Saturday, December 6, 2014

US killing cases by police ignite anti-racism

In the US, demonstration against racism is flaming.

(This photo is not relevant to the content of this entry.)

It began originated in some tragic cases. One incident occurred in July 2014. Eric Garner was selling untaxed cigarettes on the street in New York. The police attempted to arrest him. According to the media, although he was neither unarmed or violent, officers knocked him down. Furthermore, he was chocked by the hands of cops, being likely to lead his death.

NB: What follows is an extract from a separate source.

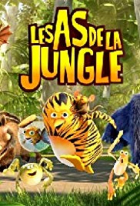 Esa z pralesa (Les As de la Jungle à la Rescousse)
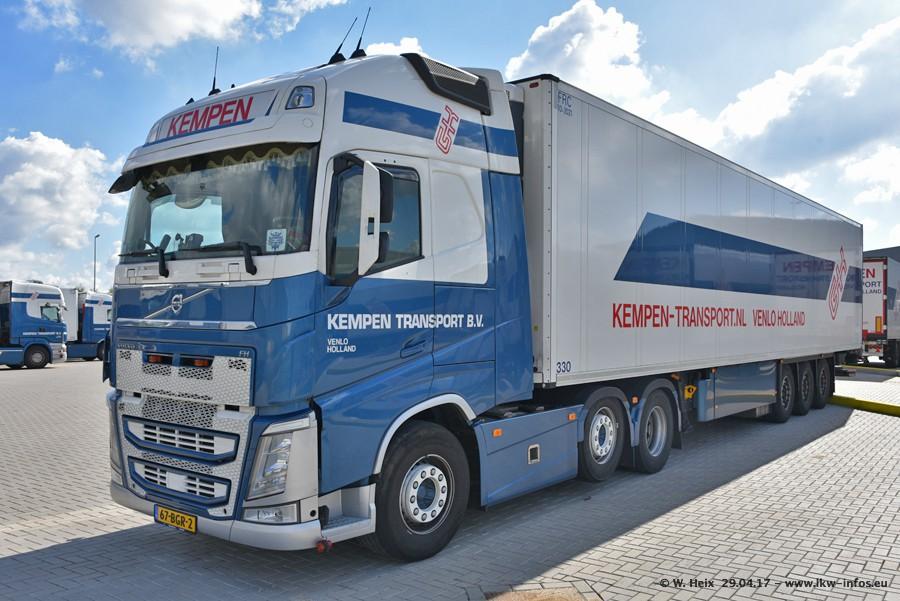 20170429-Kempen-00135.jpg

New York Post: Man dies after suffering heart attack during arrest

Even he had many criminal records, such deal looked excessively cruel. But, what ignited the fury of citizens was the decision not to charge the officer for making him dead by the grand jury. Thousands of protesters got together in Manhattan, Philadelphia, San Francisco, and so forth.

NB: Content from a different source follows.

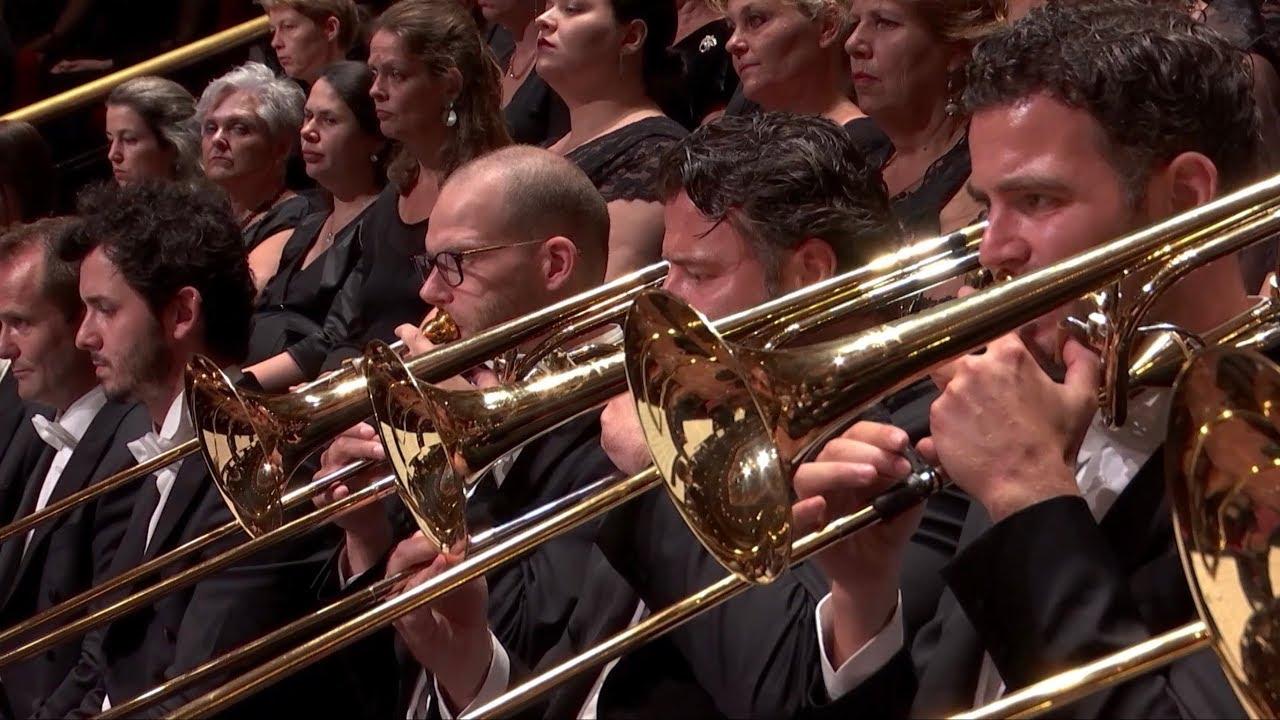 orchestrare per ottoni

Mail Online: Protests in New York after officer escapes choking charge

Press TV: Demos condemn grand juries for not charging cops for killing blacks

The US government could not ignore the voice of citizens. Eric Holder. a US Attorney General declared to investigate the case in detail.

USA Today: Top U.S. justice official promises probe after NYC police chokehold death

Similar cases sometimes occur in the US. Michael Brown, an unarmed black teenager, was killed by shot on Aug. 9, 2014 by an officer. The shooter was also not charged.

The Guardian: Grand jury decline to charge Darren Wilson for killing Michael Brown

Even after this, similar cases seem to recurrently happen.

The Daily Beast: The 14 Teens Killed by Cops Since Michael Brown

The police brutality has been deemed problematic in the US. Discrimination against black people is also an issue. However, there are some point to be clarified in the sequential cases.

First, are they the cases of racism? Or, the victims were black, and the shooters were white, by chance? I think the existence of racism behind the cases will never be proven with each trial. However, some statistics has shown the bias between white and black regarding criminal justice system. For example, the difference of death penalty rates in race is debated.

Death Penalty Information Center

Second, brutal police can result from brutal crimes. The US marks high rate of crimes among developed countries. If police officers always feel unsafe and frightened, it would be no use to ask them to be polite. The worst fact is that any criminals in the US can equip a gun.

In contrast, Japanese police are extremely calm. It is derived not only from the character of Japanese, but also from the low rate of violent crimes.

Therefore, I think it is difficult to indict the shooters. Even if they are punished, other cops would not hesitate to use a gun to protect themselves. And it seems unrealistic to request the police to be fair, unless the cities become more secure, unfortunately.